Da Multiple Sklerose nicht heilbar ist, hat eine Behandlung zum Ziel, dass Patienten so selbstständig wie möglich ihren Alltag bewältigen können und dass ihre Lebensqualität bestmöglich aufrechterhalten wird. Generell werden dabei Maßnahmen zur Langzeittherapie (z.B. Immunsuppression, Physiotherapie) und zur Behandlung von akuten Beschwerden kombiniert und individuell an die Patienten angepasst.

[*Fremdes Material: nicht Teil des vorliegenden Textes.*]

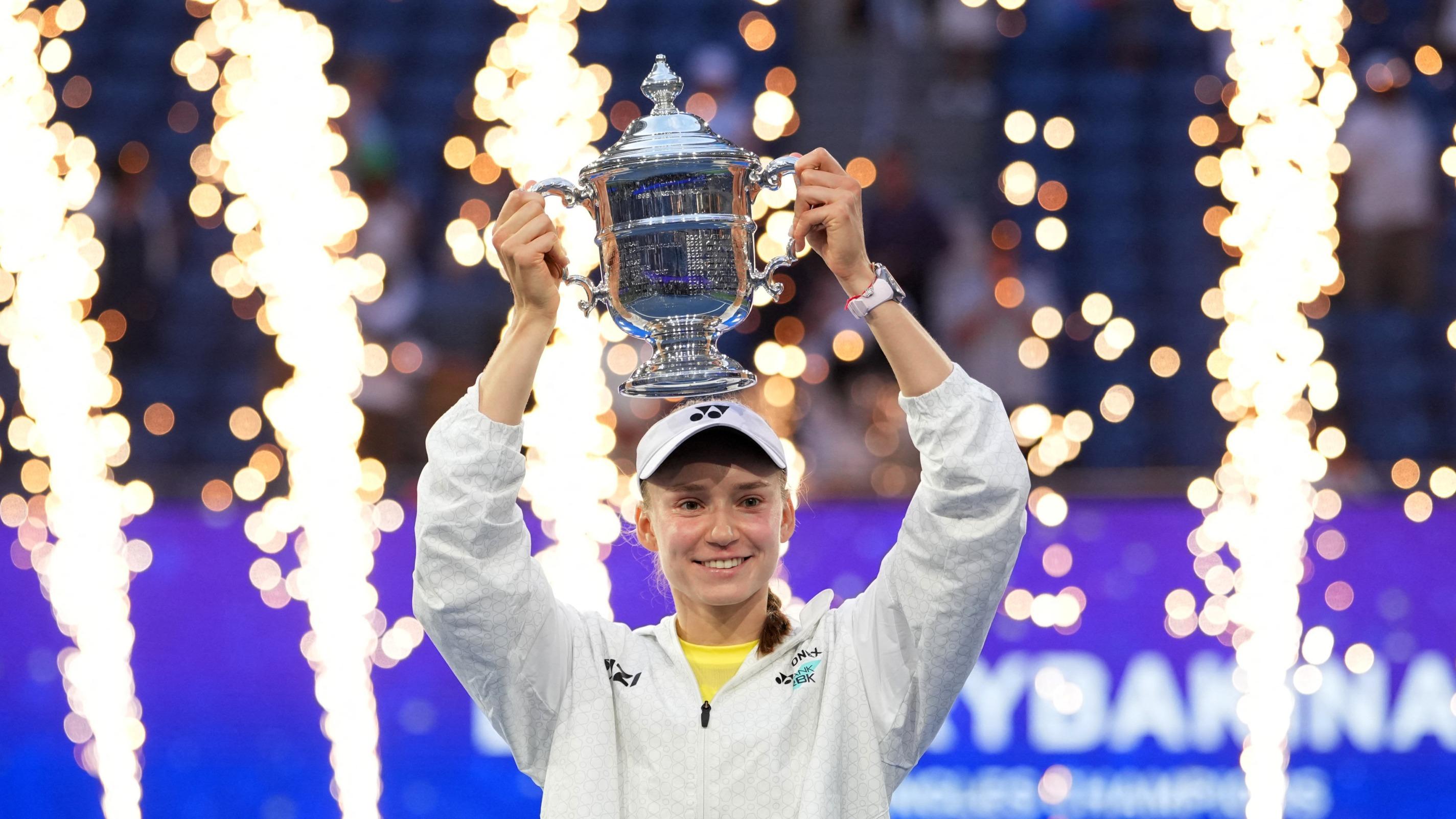 US Open : la discrète Rybakina, nouvelle reine de New York et du tennis féminin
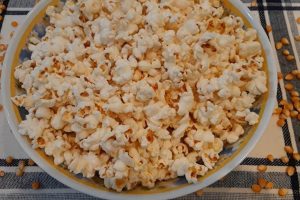 Adeus, pipoca sem graça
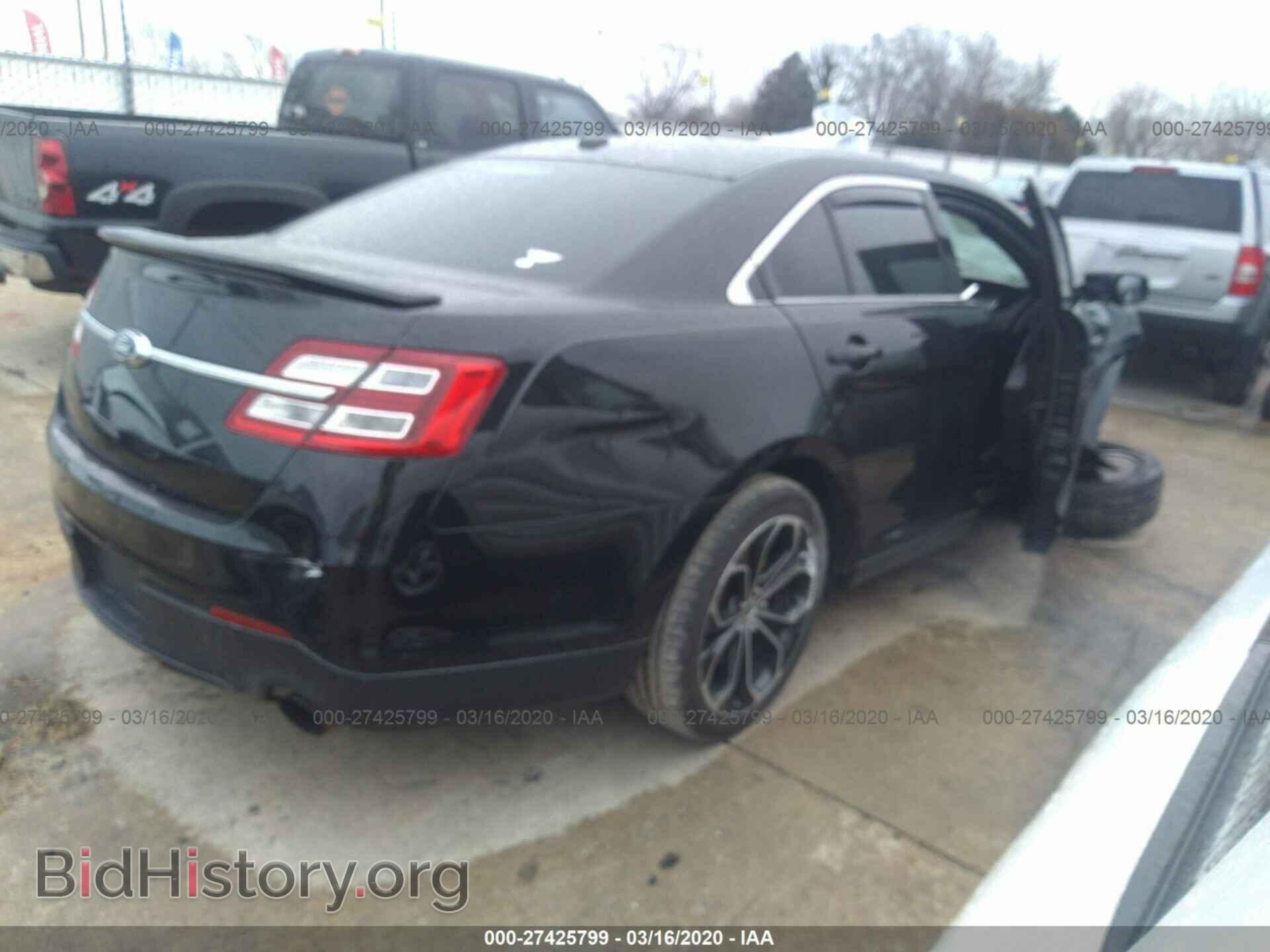 2013 FORD TAURUS - VIN: 1FAHP2KT7DG140342 - Фото 4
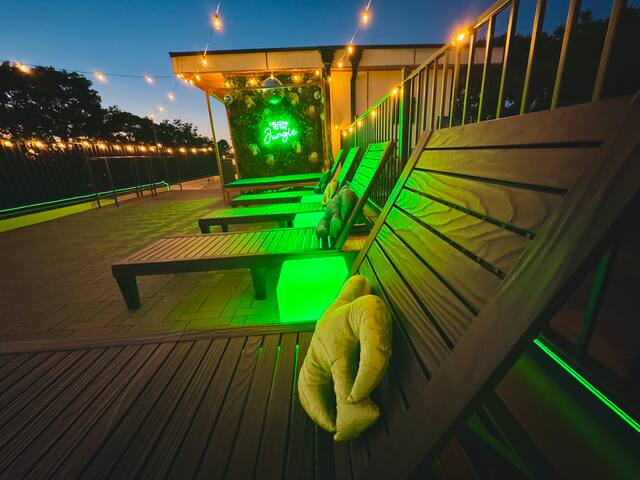 Celebrity Owned: Rooftop 5 Min to Downtown Nash gallery image 5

Die Sprachtherapie durch Logopäden bei Multipler Sklerose umfasst:

  • Das Schlucken (z.B. Massagen, Eisbehandlung, Haltungsänderung)
  • Die Mundmotorik
  • Sprechtraining (betrifft das Atmen, die Artikulation, das Sprechtempo, die Sprechlautstärke und Prosodie)
  • Wortfindungsübungen und unterstützend dazu Übungen zur allgemeinen geistigen Leistungsfähigkeit
  • Gesichtsmassagen (bei Lähmungen)

Ursachen von Multipler Sklerose

Hervorgerufen wird Multiple Sklerose durch eine Autoimmunerkrankung, d.h. dass das Immunsystem des Körpers sich gegen dessen eigene Zellen richtet, weil es diese fälschlicherweise als Fremdkörper identifiziert.

Die Ursachen für eine Autoimmunerkrankung sind generell jedoch nicht so leicht zu benennen und für die Multiple Sklerose ist die eigentliche Ursache nicht bekannt. Verschiedene Theorien gibt es aber dafür, wie die Krankheit entstehen kann oder wodurch das Erkrankungsrisiko erhöht werden könnte:

  • genetische Veranlagung (jedoch keine Vererbung)
  • Umwelteinflüsse und Lebensweise: Immunsystem eines Kindes, das wenigen/keinen Infektionskrankheiten ausgesetzt war; niedriger Vitamin-D-Spiegel im Blut /zu wenig Sonneneinstrahlung als Kind; Rauchen; Übergewicht (v.a. im Kindesalter)
  • Übertragung durch Viren oder bakterielle Erreger (Infektionshypothese)

Kann man Multiple Sklerose rechtzeitig erkennen?

Erste Symptome treten meistens in einem Alter von 15 bis 40 Jahren auf. Jedoch kann kein Symptom für sich alleine stehend auf Multiple Sklerose hinweisen. Vielmehr macht das Auftreten mehrerer Symptome die Krankheit aus.

Erste Anzeichen können Störungen von Empfindungen des Körpers sein wie Kribbeln in Gliedmaßen oder Taubheitsgefühle. Vorerst verschwinden sie jedoch noch von selbst.

Weil diese Missempfindungen nicht unbedingt auf Multiple Sklerose hindeuten müssen, sondern auch andere Erkrankungen einleiten können, ist eine Früherkennung von MS recht schwer. Rechtzeitig mit solchen Symptomen zum Arzt zu gehen ist dennoch sehr wichtig, um zu versuchen, jegliche Erkrankung rechtzeitig zu diagnostizieren.